Task goal:
Here are some records. Transcribe all of them exactly.

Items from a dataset
○ ○ ○ ○

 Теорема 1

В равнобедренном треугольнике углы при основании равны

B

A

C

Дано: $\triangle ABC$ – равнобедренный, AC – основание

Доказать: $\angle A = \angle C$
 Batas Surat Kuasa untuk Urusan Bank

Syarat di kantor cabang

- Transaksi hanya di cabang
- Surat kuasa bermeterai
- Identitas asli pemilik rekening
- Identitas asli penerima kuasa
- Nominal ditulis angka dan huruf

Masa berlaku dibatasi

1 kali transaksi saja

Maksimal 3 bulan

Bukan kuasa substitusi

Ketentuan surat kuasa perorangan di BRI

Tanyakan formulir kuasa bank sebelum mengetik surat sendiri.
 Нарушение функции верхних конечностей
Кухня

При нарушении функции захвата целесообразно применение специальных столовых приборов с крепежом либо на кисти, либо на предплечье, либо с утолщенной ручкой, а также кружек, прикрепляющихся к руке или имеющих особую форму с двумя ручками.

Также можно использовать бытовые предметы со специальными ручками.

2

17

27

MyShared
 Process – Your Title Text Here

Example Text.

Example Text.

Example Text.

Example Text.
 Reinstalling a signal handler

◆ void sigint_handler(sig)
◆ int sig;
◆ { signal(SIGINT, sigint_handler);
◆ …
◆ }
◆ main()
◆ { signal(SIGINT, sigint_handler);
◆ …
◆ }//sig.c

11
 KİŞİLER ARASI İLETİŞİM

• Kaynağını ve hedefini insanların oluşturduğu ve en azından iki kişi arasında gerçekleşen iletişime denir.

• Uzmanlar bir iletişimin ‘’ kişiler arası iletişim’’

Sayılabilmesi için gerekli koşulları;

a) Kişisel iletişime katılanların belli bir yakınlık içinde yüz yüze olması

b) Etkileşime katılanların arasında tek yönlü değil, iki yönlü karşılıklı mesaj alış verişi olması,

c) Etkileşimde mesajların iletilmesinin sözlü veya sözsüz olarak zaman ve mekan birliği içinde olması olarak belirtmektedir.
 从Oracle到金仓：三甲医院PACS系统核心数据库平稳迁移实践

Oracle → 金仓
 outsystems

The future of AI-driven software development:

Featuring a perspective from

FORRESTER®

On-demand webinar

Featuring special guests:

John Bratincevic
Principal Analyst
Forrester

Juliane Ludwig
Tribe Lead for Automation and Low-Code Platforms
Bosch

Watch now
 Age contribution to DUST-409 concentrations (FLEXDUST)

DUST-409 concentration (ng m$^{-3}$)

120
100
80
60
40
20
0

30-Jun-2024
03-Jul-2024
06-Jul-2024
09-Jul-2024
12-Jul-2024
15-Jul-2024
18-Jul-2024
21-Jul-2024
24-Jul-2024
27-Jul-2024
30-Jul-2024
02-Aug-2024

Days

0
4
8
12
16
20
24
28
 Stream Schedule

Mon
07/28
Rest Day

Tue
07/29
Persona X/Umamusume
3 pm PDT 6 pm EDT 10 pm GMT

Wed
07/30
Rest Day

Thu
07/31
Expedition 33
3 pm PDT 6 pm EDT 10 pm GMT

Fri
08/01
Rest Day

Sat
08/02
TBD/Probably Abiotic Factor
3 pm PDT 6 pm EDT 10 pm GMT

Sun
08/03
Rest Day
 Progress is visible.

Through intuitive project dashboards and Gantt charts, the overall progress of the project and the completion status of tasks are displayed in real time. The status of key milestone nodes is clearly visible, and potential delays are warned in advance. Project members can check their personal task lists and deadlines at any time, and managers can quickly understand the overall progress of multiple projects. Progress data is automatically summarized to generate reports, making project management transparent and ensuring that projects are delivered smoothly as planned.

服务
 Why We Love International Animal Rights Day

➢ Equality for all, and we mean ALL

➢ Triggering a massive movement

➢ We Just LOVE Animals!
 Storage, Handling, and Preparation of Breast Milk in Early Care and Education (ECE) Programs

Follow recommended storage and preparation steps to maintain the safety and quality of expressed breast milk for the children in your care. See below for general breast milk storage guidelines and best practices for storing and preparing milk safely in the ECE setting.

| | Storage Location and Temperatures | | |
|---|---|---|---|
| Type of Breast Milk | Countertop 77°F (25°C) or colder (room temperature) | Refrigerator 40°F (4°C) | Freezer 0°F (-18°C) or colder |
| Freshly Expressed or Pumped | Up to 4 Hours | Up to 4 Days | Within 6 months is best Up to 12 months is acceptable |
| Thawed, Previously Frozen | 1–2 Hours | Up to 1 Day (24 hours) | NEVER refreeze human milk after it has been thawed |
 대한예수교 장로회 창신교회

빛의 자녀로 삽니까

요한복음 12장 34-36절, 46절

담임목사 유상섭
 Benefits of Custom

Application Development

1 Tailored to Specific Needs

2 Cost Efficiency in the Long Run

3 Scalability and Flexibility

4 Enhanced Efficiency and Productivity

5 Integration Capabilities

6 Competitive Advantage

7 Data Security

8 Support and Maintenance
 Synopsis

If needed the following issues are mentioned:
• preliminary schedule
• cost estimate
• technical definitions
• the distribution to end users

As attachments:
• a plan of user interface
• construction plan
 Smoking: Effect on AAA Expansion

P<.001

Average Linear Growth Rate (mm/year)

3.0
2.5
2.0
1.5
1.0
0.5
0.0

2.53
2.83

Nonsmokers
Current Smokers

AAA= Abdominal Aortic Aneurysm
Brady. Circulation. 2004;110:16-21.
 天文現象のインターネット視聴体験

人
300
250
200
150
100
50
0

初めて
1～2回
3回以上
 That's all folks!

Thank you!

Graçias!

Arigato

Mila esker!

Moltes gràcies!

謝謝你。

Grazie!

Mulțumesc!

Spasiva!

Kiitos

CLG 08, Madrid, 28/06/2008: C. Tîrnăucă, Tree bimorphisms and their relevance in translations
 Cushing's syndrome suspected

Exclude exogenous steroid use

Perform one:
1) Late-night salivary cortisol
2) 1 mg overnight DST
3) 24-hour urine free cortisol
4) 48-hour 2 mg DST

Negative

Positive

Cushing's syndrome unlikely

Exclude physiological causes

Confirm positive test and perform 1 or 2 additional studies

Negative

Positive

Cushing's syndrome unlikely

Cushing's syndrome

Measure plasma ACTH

○ ○ ○ ○

Answer to this task:
 Теорема 1

В равнобедренном треугольнике углы при основании равны

B

A

C

Дано: $\triangle ABC$ – равнобедренный, AC – основание

Доказать: $\angle A = \angle C$
 Batas Surat Kuasa untuk Urusan Bank

Syarat di kantor cabang

- Transaksi hanya di cabang
- Surat kuasa bermeterai
- Identitas asli pemilik rekening
- Identitas asli penerima kuasa
- Nominal ditulis angka dan huruf

Masa berlaku dibatasi

1 kali transaksi saja

Maksimal 3 bulan

Bukan kuasa substitusi

Ketentuan surat kuasa perorangan di BRI

Tanyakan formulir kuasa bank sebelum mengetik surat sendiri.
 Нарушение функции верхних конечностей
Кухня

При нарушении функции захвата целесообразно применение специальных столовых приборов с крепежом либо на кисти, либо на предплечье, либо с утолщенной ручкой, а также кружек, прикрепляющихся к руке или имеющих особую форму с двумя ручками.

Также можно использовать бытовые предметы со специальными ручками.

2

17

27

MyShared
 Process – Your Title Text Here

Example Text.

Example Text.

Example Text.

Example Text.
 Reinstalling a signal handler

◆ void sigint_handler(sig)
◆ int sig;
◆ { signal(SIGINT, sigint_handler);
◆ …
◆ }
◆ main()
◆ { signal(SIGINT, sigint_handler);
◆ …
◆ }//sig.c

11
 KİŞİLER ARASI İLETİŞİM

• Kaynağını ve hedefini insanların oluşturduğu ve en azından iki kişi arasında gerçekleşen iletişime denir.

• Uzmanlar bir iletişimin ‘’ kişiler arası iletişim’’

Sayılabilmesi için gerekli koşulları;

a) Kişisel iletişime katılanların belli bir yakınlık içinde yüz yüze olması

b) Etkileşime katılanların arasında tek yönlü değil, iki yönlü karşılıklı mesaj alış verişi olması,

c) Etkileşimde mesajların iletilmesinin sözlü veya sözsüz olarak zaman ve mekan birliği içinde olması olarak belirtmektedir.
 从Oracle到金仓：三甲医院PACS系统核心数据库平稳迁移实践

Oracle → 金仓
 outsystems

The future of AI-driven software development:

Featuring a perspective from

FORRESTER®

On-demand webinar

Featuring special guests:

John Bratincevic
Principal Analyst
Forrester

Juliane Ludwig
Tribe Lead for Automation and Low-Code Platforms
Bosch

Watch now
 Age contribution to DUST-409 concentrations (FLEXDUST)

DUST-409 concentration (ng m$^{-3}$)

120
100
80
60
40
20
0

30-Jun-2024
03-Jul-2024
06-Jul-2024
09-Jul-2024
12-Jul-2024
15-Jul-2024
18-Jul-2024
21-Jul-2024
24-Jul-2024
27-Jul-2024
30-Jul-2024
02-Aug-2024

Days

0
4
8
12
16
20
24
28
 Stream Schedule

Mon
07/28
Rest Day

Tue
07/29
Persona X/Umamusume
3 pm PDT 6 pm EDT 10 pm GMT

Wed
07/30
Rest Day

Thu
07/31
Expedition 33
3 pm PDT 6 pm EDT 10 pm GMT

Fri
08/01
Rest Day

Sat
08/02
TBD/Probably Abiotic Factor
3 pm PDT 6 pm EDT 10 pm GMT

Sun
08/03
Rest Day
 Progress is visible.

Through intuitive project dashboards and Gantt charts, the overall progress of the project and the completion status of tasks are displayed in real time. The status of key milestone nodes is clearly visible, and potential delays are warned in advance. Project members can check their personal task lists and deadlines at any time, and managers can quickly understand the overall progress of multiple projects. Progress data is automatically summarized to generate reports, making project management transparent and ensuring that projects are delivered smoothly as planned.

服务
 Why We Love International Animal Rights Day

➢ Equality for all, and we mean ALL

➢ Triggering a massive movement

➢ We Just LOVE Animals!
 Storage, Handling, and Preparation of Breast Milk in Early Care and Education (ECE) Programs

Follow recommended storage and preparation steps to maintain the safety and quality of expressed breast milk for the children in your care. See below for general breast milk storage guidelines and best practices for storing and preparing milk safely in the ECE setting.

| | Storage Location and Temperatures | | |
|---|---|---|---|
| Type of Breast Milk | Countertop 77°F (25°C) or colder (room temperature) | Refrigerator 40°F (4°C) | Freezer 0°F (-18°C) or colder |
| Freshly Expressed or Pumped | Up to 4 Hours | Up to 4 Days | Within 6 months is best Up to 12 months is acceptable |
| Thawed, Previously Frozen | 1–2 Hours | Up to 1 Day (24 hours) | NEVER refreeze human milk after it has been thawed |
 대한예수교 장로회 창신교회

빛의 자녀로 삽니까

요한복음 12장 34-36절, 46절

담임목사 유상섭
 Benefits of Custom

Application Development

1 Tailored to Specific Needs

2 Cost Efficiency in the Long Run

3 Scalability and Flexibility

4 Enhanced Efficiency and Productivity

5 Integration Capabilities

6 Competitive Advantage

7 Data Security

8 Support and Maintenance
 Synopsis

If needed the following issues are mentioned:
• preliminary schedule
• cost estimate
• technical definitions
• the distribution to end users

As attachments:
• a plan of user interface
• construction plan
 Smoking: Effect on AAA Expansion

P<.001

Average Linear Growth Rate (mm/year)

3.0
2.5
2.0
1.5
1.0
0.5
0.0

2.53
2.83

Nonsmokers
Current Smokers

AAA= Abdominal Aortic Aneurysm
Brady. Circulation. 2004;110:16-21.
 天文現象のインターネット視聴体験

人
300
250
200
150
100
50
0

初めて
1～2回
3回以上
 That's all folks!

Thank you!

Graçias!

Arigato

Mila esker!

Moltes gràcies!

謝謝你。

Grazie!

Mulțumesc!

Spasiva!

Kiitos

CLG 08, Madrid, 28/06/2008: C. Tîrnăucă, Tree bimorphisms and their relevance in translations
 Cushing's syndrome suspected

Exclude exogenous steroid use

Perform one:
1) Late-night salivary cortisol
2) 1 mg overnight DST
3) 24-hour urine free cortisol
4) 48-hour 2 mg DST

Negative

Positive

Cushing's syndrome unlikely

Exclude physiological causes

Confirm positive test and perform 1 or 2 additional studies

Negative

Positive

Cushing's syndrome unlikely

Cushing's syndrome

Measure plasma ACTH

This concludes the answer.